Sí, recuerdo especialmente a una señora en los tiempos de las pesetas. En el despacho que tenemos en Plaça Nova, los sábados recibíamos donaciones en persona. Ella tenía un ingreso muy pequeño y, de hecho, era una de las personas a las que ayudábamos. Sin embargo, cada mes entregaba 500 pesetas. Cuando alguien del equipo le dijo: «Pero señora, usted lo necesita», ella respondió: «Siempre hay alguien que está peor que yo». Esa generosidad, viniendo de quien menos tenía, es una de las lecciones más grandes que he recibido en mi vida. Es lo que me recuerda cada día a quienes nos debemos.
Si tuviera que transmitir un mensaje a las nuevas generaciones sobre el valor de comprometerse con los demás, ¿cuál sería?
A veces basta con una sonrisa, un saludo o un gesto de cortesía para marcar la diferencia. Reconocer a las personas, no ignorarlas. Cuando uno da lo mejor de sí, aunque sea pequeño, está contribuyendo a que la vida de alguien tenga un poco más de dignidad y de esperanza.

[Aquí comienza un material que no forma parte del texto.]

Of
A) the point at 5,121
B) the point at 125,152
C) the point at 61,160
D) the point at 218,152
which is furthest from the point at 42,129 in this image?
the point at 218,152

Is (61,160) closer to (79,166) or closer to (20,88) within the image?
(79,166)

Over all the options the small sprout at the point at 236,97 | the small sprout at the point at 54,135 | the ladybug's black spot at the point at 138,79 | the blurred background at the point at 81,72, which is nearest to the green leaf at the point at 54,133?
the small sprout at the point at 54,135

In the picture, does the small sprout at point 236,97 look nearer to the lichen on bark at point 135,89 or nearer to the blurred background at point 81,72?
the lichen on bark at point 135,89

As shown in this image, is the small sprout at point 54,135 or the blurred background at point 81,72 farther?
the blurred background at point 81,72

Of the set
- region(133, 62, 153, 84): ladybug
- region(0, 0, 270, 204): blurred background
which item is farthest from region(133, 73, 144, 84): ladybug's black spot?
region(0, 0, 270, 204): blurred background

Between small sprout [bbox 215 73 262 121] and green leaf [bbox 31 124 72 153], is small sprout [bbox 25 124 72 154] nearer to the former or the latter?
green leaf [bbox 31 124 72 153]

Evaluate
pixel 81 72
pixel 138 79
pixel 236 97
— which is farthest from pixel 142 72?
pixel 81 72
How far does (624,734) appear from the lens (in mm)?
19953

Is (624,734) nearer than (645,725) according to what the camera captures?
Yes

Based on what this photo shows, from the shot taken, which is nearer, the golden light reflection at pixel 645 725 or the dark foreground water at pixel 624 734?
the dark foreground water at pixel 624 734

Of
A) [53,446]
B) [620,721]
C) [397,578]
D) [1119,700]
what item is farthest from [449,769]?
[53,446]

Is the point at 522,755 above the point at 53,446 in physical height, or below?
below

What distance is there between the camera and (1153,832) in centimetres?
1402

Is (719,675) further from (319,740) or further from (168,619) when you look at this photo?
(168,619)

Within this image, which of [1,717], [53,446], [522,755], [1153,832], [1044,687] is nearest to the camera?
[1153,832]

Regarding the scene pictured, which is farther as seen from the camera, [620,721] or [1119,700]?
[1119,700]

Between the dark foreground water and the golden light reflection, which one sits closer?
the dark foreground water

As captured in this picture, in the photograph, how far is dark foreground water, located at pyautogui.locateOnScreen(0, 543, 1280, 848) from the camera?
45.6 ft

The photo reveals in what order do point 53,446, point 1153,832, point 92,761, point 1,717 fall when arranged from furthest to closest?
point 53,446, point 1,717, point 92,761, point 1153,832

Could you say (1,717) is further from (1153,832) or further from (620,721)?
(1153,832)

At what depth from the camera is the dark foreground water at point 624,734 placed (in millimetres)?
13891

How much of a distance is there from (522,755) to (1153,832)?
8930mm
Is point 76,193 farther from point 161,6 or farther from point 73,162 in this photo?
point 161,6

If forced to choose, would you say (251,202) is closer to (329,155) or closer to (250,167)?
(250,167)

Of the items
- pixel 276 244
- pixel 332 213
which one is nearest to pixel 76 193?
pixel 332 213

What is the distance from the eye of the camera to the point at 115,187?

¿Qué le da esperanza hoy, en medio de tantas dificultades?
Lo que me da esperanza es el anhelo que tiene la mayor parte de la gente en el mundo: vivir en paz con quienes quiere, sin sentirse en peligro. La clave está en aliarnos con esa parte de luz que a veces permanece en la oscuridad. Ser luz en el mundo, sal en la tierra, levadura en el pan, como nos recuerda el Evangelio. Incluso una sola vela encendida es una gran esperanza allí donde solo hay oscuridad. Cuanta más luz sea capaz de dar, menos me marcarán las circunstancias y menos condicionarán mi vida. Y en ese gesto humilde está la raíz de la verdadera esperanza.